▸ REQUIRED TASK: The required output is the line that contains "Is the bird's" plus every line after it in the listing below, copied exactly as it appears.

▸ TASK DATA:
------------------------------------------------

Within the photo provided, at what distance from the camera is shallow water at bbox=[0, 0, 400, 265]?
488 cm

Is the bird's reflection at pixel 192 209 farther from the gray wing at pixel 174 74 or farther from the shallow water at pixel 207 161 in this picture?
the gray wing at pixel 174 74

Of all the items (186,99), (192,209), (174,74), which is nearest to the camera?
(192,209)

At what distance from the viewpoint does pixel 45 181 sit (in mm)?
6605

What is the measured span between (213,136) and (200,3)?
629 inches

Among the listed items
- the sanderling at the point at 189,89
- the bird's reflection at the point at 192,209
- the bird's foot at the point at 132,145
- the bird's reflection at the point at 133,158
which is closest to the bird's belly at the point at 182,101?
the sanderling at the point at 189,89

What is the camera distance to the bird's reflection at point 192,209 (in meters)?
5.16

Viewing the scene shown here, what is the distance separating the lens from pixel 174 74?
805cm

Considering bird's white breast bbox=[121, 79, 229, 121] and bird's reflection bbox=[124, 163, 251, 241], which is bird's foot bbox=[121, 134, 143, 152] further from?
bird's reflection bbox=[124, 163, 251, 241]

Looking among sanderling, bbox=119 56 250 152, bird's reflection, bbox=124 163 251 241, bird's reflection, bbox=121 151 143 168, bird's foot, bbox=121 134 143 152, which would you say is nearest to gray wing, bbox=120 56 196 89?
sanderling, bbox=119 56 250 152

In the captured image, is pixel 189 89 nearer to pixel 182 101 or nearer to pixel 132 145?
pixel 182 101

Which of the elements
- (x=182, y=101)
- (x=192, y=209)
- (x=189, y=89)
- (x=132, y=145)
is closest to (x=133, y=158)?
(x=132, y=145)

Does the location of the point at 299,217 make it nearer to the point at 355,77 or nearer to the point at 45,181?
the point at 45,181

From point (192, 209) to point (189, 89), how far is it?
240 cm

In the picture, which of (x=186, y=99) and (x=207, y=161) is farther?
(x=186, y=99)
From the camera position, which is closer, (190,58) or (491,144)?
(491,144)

------------------------------------------------

▸ SOLVED EXERCISE:
Is the bird's reflection at pixel 192 209 farther from the gray wing at pixel 174 74 or farther from the shallow water at pixel 207 161 in this picture?
the gray wing at pixel 174 74

Of all the items (186,99), (192,209), (174,74), which is nearest to the camera?
(192,209)

At what distance from the viewpoint does pixel 45 181 sit (in mm)?
6605

What is the measured span between (213,136) and (200,3)?
629 inches

Among the listed items
- the sanderling at the point at 189,89
- the bird's reflection at the point at 192,209
- the bird's foot at the point at 132,145
- the bird's reflection at the point at 133,158
which is closest to the bird's belly at the point at 182,101?
the sanderling at the point at 189,89

What is the camera distance to the bird's reflection at point 192,209 (in meters)?
5.16

Viewing the scene shown here, what is the distance separating the lens from pixel 174 74?
805cm

Considering bird's white breast bbox=[121, 79, 229, 121] and bird's reflection bbox=[124, 163, 251, 241], which is bird's foot bbox=[121, 134, 143, 152] further from?
bird's reflection bbox=[124, 163, 251, 241]

Looking among sanderling, bbox=119 56 250 152, bird's reflection, bbox=124 163 251 241, bird's reflection, bbox=121 151 143 168, bird's foot, bbox=121 134 143 152, which would you say is nearest to gray wing, bbox=120 56 196 89?
sanderling, bbox=119 56 250 152

In the captured image, is pixel 189 89 nearer to pixel 182 101 or nearer to pixel 132 145?
pixel 182 101

Which of the elements
- (x=182, y=101)
- (x=192, y=209)
- (x=189, y=89)
- (x=132, y=145)
is closest to (x=133, y=158)?
(x=132, y=145)

Does the location of the point at 299,217 make it nearer to the point at 355,77 or nearer to the point at 45,181?
the point at 45,181

From point (192, 209) to point (189, 89), how far is it?
240 cm

In the picture, which of (x=186, y=99) and (x=207, y=161) is farther?
(x=186, y=99)
From the camera position, which is closer, (190,58) or (491,144)?
(491,144)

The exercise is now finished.